### Extrait à lire
◇ ◇ ◇ ◇ ◇

Depuis la dissolution stalinienne de l’Union soviétique en 1991, les puissances de l’OTAN et, surtout, les États-Unis cherchent à contrebalancer leur faiblesse économique croissante par la force militaire. Washington a mené des décennies de guerres de l’OTAN qui ont ravagé l’Irak, la Somalie, la Yougoslavie, l’Afghanistan, la Libye et la Syrie et coûté des millions de vies. En 2017, la stratégie de sécurité nationale des États-Unis a d’ailleurs déclaré que les objectifs militaires américains étaient de mener un «conflit entre grandes puissances» avec des pays comme la Russie et la Chine.
Ce sont ces conflits qui motivent le refus de Xi de couper les liens avec Moscou, pour l’instant du moins. Tandis que les responsables américains exigent un changement de régime en Russie, le renversement de Poutine et la restitution par la Russie de régions comme la Crimée à l’Ukraine, il est de plus en plus évident que les puissances de l’OTAN ont pour objectif d’écraser et de démembrer la Russie et la Chine. Le ministre russe des Affaires étrangères, Sergueï Lavrov, a déclaré sans ambages que Washington vise à «détruire, briser, exterminer, étrangler l’économie russe et la Russie dans son ensemble».

◇ ◇ ◇ ◇ ◇

### Données fournies
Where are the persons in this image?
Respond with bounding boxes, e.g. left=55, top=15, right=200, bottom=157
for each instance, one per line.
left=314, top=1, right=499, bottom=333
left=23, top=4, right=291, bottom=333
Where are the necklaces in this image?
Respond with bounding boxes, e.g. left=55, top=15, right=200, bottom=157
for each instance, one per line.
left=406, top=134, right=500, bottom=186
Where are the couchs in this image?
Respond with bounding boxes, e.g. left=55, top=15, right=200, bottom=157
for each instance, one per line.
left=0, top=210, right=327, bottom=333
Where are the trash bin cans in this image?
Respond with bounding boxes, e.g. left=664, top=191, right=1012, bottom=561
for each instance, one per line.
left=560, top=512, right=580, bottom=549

◇ ◇ ◇ ◇ ◇

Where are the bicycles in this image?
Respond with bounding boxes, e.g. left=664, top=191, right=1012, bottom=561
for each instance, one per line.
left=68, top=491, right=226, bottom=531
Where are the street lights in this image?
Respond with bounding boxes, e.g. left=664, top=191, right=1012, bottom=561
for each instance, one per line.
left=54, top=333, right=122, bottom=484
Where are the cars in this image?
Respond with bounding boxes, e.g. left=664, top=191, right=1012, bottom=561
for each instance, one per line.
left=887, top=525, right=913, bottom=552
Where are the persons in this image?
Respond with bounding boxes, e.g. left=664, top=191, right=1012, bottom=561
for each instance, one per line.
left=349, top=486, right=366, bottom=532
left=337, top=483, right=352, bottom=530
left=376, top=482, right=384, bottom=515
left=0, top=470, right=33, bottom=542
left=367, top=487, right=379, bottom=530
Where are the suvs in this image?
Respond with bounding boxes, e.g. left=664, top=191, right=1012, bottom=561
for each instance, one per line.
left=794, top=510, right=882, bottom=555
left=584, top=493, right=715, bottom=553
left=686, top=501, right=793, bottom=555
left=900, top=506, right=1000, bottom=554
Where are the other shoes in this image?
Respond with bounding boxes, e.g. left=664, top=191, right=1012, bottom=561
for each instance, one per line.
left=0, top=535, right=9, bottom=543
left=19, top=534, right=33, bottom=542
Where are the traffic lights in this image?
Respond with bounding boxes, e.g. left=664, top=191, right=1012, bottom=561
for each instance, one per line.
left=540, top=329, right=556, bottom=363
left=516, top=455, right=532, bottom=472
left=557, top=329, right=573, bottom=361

◇ ◇ ◇ ◇ ◇

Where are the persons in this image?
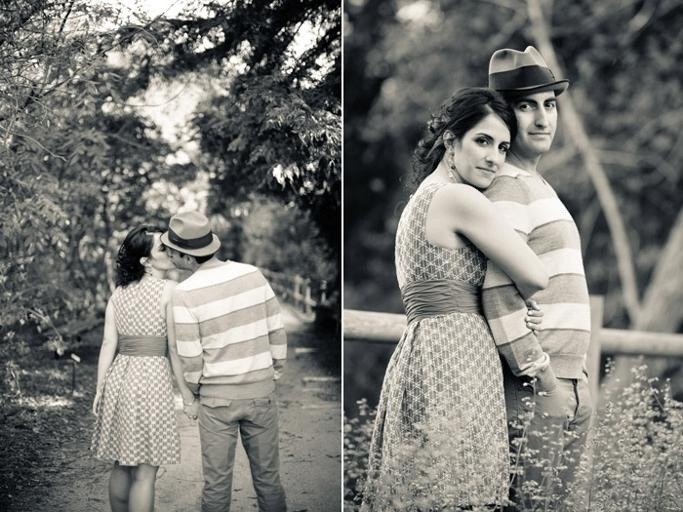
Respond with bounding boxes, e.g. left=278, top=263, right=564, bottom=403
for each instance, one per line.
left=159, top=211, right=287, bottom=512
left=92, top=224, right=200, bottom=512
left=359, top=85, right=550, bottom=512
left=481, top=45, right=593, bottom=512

◇ ◇ ◇ ◇ ◇

### Travail demandé
**A)** D'après l'extrait sur l'OTAN, la Russie et la Chine, quelle fonction occupe Sergueï Lavrov ?
**B)** Recopiez dans l'extrait sur l'OTAN, la Russie et la Chine tout le passage allant de « Depuis la dissolution » jusqu'à « comme la Russie et la Chine. ».
**C)** Poursuivez la rédaction de l'extrait sur l'OTAN, la Russie et la Chine à partir de l'endroit où il s'arrête.

### Réponses
**A)** Il est ministre russe des Affaires étrangères.

**B)**
Depuis la dissolution stalinienne de l’Union soviétique en 1991, les puissances de l’OTAN et, surtout, les États-Unis cherchent à contrebalancer leur faiblesse économique croissante par la force militaire. Washington a mené des décennies de guerres de l’OTAN qui ont ravagé l’Irak, la Somalie, la Yougoslavie, l’Afghanistan, la Libye et la Syrie et coûté des millions de vies. En 2017, la stratégie de sécurité nationale des États-Unis a d’ailleurs déclaré que les objectifs militaires américains étaient de mener un «conflit entre grandes puissances» avec des pays comme la Russie et la Chine.

**C)**
Chris Johnson, un ancien agent de la CIA qui travaille sur la Chine, a déclaré au Financial Timesque Pékin craint un changement de régime en Russie sous la houlette des États-Unis. Selon lui, «s’ils envisagent même de fournir une assistance [à la Russie], cela en dit long sur […] les craintes chinoises de voir Poutine tomber. Un tel événement déclenchera un chaos à leur frontière nord, jamais vu depuis l’effondrement de l’Union soviétique.»
La seule solution progressiste aux politiques insouciantes et agressives des puissances impérialistes est la mobilisation de la classe ouvrière dans un mouvement international antiguerre. Alors que la Russie et la Chine peuvent utiliser leurs arsenaux militaires et nucléaires pour tenter de menacer l’OTAN, il est évident que le danger croissant de guerre ne dissuade pas les puissances de l’OTAN. Au contraire, elles risquent un affrontement militaire mondial qui pourrait dégénérer en guerre nucléaire, pariant que cela ouvre des possibilités de pillage sans précédent.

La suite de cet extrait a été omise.